> _Exercise details_
Update the Ecclestone excerpt by writing it out again, starting at "On 27 August" and ending after "businessman Sam Palmer.", with each "businessman" changed to "entrepreneur".

As well as English, she speaks Croatian fluently and understands French and Italian.

On 27 August 2011, Ecclestone married businessman James Stunt. She gave birth to their first child, a daughter, in February 2013. In April 2015 she gave birth to twin boys. Their divorce was finalised on 12 October 2017, along with an agreed split of their estimated £5.5 billion joint wealth, and she reverted to her maiden name. In 2020 she gave birth to her second daughter. On 16 July 2022, Ecclestone married businessman Sam Palmer.

===Residences===
Her 57000 sqft mansion, The Manor, was the former residence of Candy and Aaron Spelling, and was the largest house in Los Angeles County. According to a 2012 article in The Wall Street Journal, she had first viewed several other properties, including a 36,000-square-foot property on Sunset Boulevard, priced at $49.5 million. The real estate broker Rick Hilton said: "I showed her several properties but they weren't grand enough." In 2014, Ecclestone put The Manor back on the market with a price tag of $150 million. However, she reportedly turned down an offer that met her price in December 2015. The Manor was relisted for sale in October 2016 with an asking price of $200 million. In June 2019, it sold to an anonymous buyer for $119.7 million, the highest sale price in California history.

> _Excerpted data_
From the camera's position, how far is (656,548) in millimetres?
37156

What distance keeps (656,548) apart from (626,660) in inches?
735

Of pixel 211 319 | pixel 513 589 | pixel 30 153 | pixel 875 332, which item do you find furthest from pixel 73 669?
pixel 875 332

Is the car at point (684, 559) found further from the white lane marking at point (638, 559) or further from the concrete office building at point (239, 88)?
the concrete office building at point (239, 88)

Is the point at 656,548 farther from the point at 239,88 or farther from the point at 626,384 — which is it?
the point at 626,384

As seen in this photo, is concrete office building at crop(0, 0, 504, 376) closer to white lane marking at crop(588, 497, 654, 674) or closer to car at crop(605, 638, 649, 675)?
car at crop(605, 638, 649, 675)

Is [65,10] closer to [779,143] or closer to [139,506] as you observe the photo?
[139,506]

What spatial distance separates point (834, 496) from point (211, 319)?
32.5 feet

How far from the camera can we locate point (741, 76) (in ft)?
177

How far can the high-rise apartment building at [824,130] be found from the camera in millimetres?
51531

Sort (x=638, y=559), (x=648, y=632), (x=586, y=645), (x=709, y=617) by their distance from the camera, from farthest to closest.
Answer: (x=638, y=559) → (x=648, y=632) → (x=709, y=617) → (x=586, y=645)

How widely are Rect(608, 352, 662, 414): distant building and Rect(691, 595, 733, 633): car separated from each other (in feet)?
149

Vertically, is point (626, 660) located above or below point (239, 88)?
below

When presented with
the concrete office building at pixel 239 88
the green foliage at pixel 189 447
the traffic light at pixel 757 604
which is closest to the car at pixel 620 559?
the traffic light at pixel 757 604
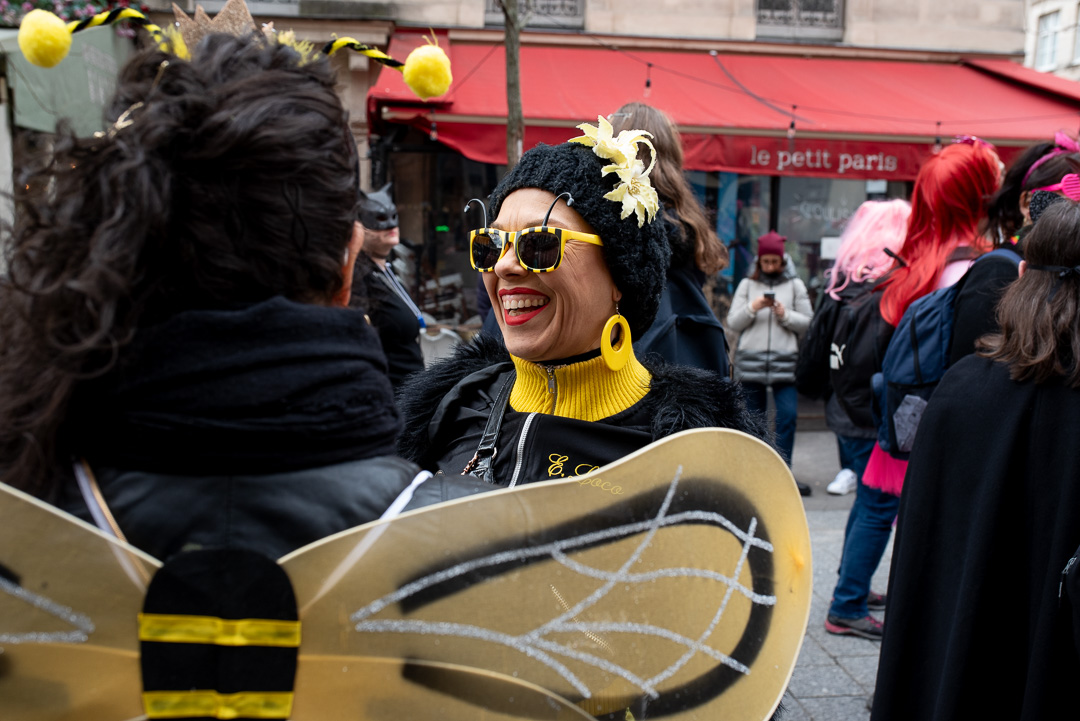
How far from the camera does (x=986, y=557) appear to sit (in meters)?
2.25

==

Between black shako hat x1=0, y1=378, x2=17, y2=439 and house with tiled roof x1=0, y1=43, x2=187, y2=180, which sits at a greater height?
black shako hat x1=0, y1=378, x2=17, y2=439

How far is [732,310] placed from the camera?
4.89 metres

...

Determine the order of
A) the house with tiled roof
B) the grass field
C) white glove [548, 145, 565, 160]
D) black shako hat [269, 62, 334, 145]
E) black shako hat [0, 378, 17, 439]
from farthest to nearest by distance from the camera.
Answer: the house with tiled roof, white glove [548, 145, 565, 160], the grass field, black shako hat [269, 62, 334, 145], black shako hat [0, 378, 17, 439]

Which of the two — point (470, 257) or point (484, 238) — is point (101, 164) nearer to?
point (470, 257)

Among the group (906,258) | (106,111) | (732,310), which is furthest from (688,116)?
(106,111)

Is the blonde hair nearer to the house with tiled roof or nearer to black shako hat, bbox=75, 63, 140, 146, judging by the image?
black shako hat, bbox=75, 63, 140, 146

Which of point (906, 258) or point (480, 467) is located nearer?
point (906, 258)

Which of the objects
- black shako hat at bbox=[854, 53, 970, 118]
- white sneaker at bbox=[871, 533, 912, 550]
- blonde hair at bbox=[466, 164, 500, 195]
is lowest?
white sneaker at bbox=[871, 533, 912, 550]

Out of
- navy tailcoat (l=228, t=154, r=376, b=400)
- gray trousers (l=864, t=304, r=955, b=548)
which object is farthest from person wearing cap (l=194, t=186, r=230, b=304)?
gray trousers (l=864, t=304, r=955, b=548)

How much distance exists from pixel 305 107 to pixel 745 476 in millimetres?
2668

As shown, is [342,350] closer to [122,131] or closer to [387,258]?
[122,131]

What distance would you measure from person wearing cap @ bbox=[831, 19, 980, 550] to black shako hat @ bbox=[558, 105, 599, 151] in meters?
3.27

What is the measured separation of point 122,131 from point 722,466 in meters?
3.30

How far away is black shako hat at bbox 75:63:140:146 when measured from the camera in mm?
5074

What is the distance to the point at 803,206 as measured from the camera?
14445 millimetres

> _Written solution_
On 27 August 2011, Ecclestone married entrepreneur James Stunt. She gave birth to their first child, a daughter, in February 2013. In April 2015 she gave birth to twin boys. Their divorce was finalised on 12 October 2017, along with an agreed split of their estimated £5.5 billion joint wealth, and she reverted to her maiden name. In 2020 she gave birth to her second daughter. On 16 July 2022, Ecclestone married entrepreneur Sam Palmer.